Ears to the Ground
To take out Osama bin Laden with a search-and-destroy mission, you have just a few minutes to find, identify and attack. How do you locate one man--one wary, mobile guerrilla--amid the trackless peaks and chasms of Afghanistan? He's protected by caves and safe houses and ultraloyal bodyguards. He travels with a few aides he has known for life, in vehicles that change daily, perhaps with a decoy double nearby. You've got eyes in the sky scanning every rocky quadrant, and those satellites can see trucks and buildings and moving people--but they can't pick out his face. Technology might get you close, but not close enough: You need another man--someone in his inner circle or in the Taliban, or overheard chattering unwisely--to give him up.
So the U.S. must get its eyes and ears down to ground level. It might start the search in the mud-brick city of Peshawar, Pakistan, hard by the Afghan border at the foot of the Khyber Pass. This is where the terrorists meet, form cells and deploy--and where access to the closed world of the Taliban begins. Bin Laden's foot soldiers regularly slip through the walled enclaves and jostling bazaars to recruit jihadis or send out instructions. Taliban fighters float through to spy and resupply. Every Afghan faction has its representative in some dim house. Intelligence agents linger in the lobby of the Pearl Continental Hotel, where the phones are tapped and drivers let fall scraps of information. Places like this are where the operatives who can pin a real-time target on bin Laden must be recruited or bought or blackmailed. But the terrorists have their agents here too, looking for those who are looking for them.
No Western CIA man is going to penetrate these dark corners. Even if the agency's directorate of operations had an adequate supply of case officers who speak the local dialects--which it doesn't--the Americans typically attach them to embassies and consulates, where their diplomatic cover makes them easy to spot, and the CIA's risk-averse ethos precludes any attempt to go native. Back home, intelligence sources tell TIME, the agency's directorate of intelligence had just one Afghan analyst prior to Sept. 11, and he's been moved to a special center near the State Department to work 18 hours a day.

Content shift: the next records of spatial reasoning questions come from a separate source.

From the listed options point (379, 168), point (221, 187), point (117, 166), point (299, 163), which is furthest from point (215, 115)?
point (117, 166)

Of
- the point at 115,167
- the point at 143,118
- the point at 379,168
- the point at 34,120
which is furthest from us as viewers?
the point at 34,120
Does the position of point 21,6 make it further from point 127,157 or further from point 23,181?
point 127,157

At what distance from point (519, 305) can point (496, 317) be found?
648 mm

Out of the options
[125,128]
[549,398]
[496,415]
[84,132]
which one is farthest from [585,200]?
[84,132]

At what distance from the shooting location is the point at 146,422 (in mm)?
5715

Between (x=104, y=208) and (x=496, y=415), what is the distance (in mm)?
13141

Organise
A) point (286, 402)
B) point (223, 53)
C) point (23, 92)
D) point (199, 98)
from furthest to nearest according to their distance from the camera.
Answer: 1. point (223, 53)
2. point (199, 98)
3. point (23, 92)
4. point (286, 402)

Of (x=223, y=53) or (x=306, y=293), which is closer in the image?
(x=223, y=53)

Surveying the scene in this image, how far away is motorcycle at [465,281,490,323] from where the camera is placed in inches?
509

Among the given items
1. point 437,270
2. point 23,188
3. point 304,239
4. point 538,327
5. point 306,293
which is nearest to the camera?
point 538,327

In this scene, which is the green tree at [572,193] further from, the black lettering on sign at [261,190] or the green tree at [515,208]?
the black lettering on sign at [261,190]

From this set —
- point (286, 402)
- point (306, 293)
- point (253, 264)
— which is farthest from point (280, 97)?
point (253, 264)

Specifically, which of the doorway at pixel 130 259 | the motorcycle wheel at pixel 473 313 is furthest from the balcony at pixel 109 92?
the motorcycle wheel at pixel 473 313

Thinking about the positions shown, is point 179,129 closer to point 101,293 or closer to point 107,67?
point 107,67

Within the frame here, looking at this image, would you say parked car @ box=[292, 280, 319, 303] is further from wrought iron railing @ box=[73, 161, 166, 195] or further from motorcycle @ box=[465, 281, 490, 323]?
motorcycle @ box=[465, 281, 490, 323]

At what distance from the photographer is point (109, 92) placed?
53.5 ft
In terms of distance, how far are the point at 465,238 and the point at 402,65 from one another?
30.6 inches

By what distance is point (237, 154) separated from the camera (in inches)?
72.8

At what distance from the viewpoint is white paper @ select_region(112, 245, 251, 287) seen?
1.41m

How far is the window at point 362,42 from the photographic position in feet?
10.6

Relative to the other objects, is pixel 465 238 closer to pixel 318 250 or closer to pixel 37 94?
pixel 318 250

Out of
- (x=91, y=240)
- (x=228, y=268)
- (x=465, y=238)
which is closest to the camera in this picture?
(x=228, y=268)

The American intelligence community's single greatest failing is its lack of good "humint"--human intelligence, the dirty, diligent, shoe-leather penetration of terror networks. The humint void is behind the CIA's failure to pick up advance word of the Sept. 11 attacks, and it makes ferreting out bin Laden especially hard. "We don't have real spies anymore who go out and get dirt under their nails," admits an Administration official. The CIA rolled up most of its regional networks when the Soviets pulled out of Afghanistan in 1989. Its old sources dried up, and the Executive Order that put restrictions on hiring local assets with unsavory backgrounds made the agency reluctant to rent new ones. Now, says Senate Intelligence chairman Bob Graham, "it's a high priority to get a foreign national who will become our spy and have the entree to get close enough to the head of al-Qaeda."